だから体育の時などは体操服のシャツはブルマーから出して短いワンピースのようにしていた。

次の時間が体育の授業で体操服に着替えて体操服で体育館に向かう時き、ちんと制服を着た別のクラスの生徒にすれ違うだけで恥ずかしかった。

自分だけが薄着というのが恵理子にとっては恥ずかしい事なのだ。

恵理子の中学は学年末に大掃除をする。

その時、生徒全員体操服に着替える。

その日、恵理子はわざと着替えない事があった。

恵理子だけがきちんと制服を着て掃除をしたのだ。

その時、恵理子は変な優越感あった。

今思い出してもなぜあんな風に思ったのか分らない。

とはいえ忠志が強引に迫ってくれば、拒否はしないとおもう。

忠志は優しすぎる。

今日だって。

「いったいどうしたんだ」って聞いてくれれば、恵理子は坂本に写真を撮られたことを話すことが出来た。

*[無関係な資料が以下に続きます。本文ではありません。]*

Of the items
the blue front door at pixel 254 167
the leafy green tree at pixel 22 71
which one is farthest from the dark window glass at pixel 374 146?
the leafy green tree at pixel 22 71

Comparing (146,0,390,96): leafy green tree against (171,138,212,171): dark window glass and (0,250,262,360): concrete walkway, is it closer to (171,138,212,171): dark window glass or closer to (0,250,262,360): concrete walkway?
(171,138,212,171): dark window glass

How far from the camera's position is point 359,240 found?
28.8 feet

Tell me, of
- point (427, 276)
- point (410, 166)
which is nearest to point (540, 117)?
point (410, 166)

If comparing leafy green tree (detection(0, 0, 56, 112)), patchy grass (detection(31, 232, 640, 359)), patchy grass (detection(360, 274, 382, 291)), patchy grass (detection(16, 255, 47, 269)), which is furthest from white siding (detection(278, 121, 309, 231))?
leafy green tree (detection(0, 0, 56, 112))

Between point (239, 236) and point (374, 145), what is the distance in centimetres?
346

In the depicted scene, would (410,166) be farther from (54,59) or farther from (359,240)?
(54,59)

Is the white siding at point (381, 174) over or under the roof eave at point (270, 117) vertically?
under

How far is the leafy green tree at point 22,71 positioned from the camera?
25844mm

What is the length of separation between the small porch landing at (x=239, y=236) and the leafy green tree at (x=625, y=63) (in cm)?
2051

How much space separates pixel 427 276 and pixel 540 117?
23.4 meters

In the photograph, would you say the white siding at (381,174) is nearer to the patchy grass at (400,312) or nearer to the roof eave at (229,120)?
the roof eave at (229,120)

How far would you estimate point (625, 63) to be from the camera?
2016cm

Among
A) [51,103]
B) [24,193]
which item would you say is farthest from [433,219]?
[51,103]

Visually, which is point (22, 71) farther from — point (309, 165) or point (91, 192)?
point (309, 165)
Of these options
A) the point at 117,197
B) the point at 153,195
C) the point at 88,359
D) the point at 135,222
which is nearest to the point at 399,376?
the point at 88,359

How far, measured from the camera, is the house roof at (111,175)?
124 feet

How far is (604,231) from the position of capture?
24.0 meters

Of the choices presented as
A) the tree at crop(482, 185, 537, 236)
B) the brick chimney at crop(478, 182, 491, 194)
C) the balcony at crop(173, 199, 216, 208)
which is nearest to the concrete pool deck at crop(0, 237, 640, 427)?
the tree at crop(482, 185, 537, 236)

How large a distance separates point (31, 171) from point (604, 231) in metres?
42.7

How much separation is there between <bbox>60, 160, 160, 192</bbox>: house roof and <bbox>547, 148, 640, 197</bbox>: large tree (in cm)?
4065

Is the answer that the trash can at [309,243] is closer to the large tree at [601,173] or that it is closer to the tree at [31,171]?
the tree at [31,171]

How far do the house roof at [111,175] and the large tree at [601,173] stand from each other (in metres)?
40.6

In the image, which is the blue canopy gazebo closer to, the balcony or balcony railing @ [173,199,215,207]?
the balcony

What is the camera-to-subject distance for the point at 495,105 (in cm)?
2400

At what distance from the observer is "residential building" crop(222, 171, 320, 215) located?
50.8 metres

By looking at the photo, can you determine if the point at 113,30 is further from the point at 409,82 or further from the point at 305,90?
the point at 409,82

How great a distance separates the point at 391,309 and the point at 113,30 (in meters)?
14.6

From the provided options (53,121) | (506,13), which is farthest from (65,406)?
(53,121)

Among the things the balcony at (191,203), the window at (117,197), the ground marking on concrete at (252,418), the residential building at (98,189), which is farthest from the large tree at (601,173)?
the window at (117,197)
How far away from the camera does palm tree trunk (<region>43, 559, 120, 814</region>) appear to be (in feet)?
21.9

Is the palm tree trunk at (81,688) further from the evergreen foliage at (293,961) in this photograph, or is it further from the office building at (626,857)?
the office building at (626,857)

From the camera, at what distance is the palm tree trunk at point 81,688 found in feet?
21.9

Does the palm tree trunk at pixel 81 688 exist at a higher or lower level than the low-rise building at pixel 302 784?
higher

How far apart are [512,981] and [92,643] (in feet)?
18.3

それが何の解決にもならないことは分っているが、少しは気が晴れたかも知れない。

でも忠志は聞いてはこなかった。

喉元まで出かかっていたことは一度や二度ではない。

でももう少しというところで言いよどむ。

これは忠志が意気地が無い訳では無く、忠志は恵理子の事を考えすぎるのだ、余計な気を遣うせいで、かえっておかしくなる。



萩忠志はテレビを眺めながら今日の事を考えていた。

きっと無理矢理にでも恵理子の悩みを聞いてあげればよかったかもしれない。

そうすれば、自分だってこんなモヤモヤした気分にはならなかったかもしれな。

もしかしたら恵理子だって聞いてもらいたかったのかもしれない。

たとえ恵理子が言いよどんで、結果言い出せなかったとしても、これほどモヤモヤはしなかっただろう。

なのに、恵理子が今日は聞かれたくないのかもしれないと勝手に思ってしまった。

忠志にとって恵理子は神聖な少女のイメージだ。

犯しがたい高潔な少女。

お互いにもう大人だから、そこに体の関係があることは分っていた。

でもそういうものをどこか思考の外においていた。

昔から忠志は恵理子の事を見ていた。

恵理子はただただ、美しかった。

ここで客観的に見ることは意味をなさない。

恵理子は一般的にはちょっと美人な女性だっただけかもしれない。

でも忠志にとっては唯一無二の存在だった。

ある意味忠志は恵理子に恋をしたのではなく、恵理子を信仰したのかもしれない。

忠志は恵理子を崇拝していたのかもしれない。

神など信じたこともないのに忠志は恵理子がこの世に生まれたこと。

そして恵理子と再会したことを神に感謝した。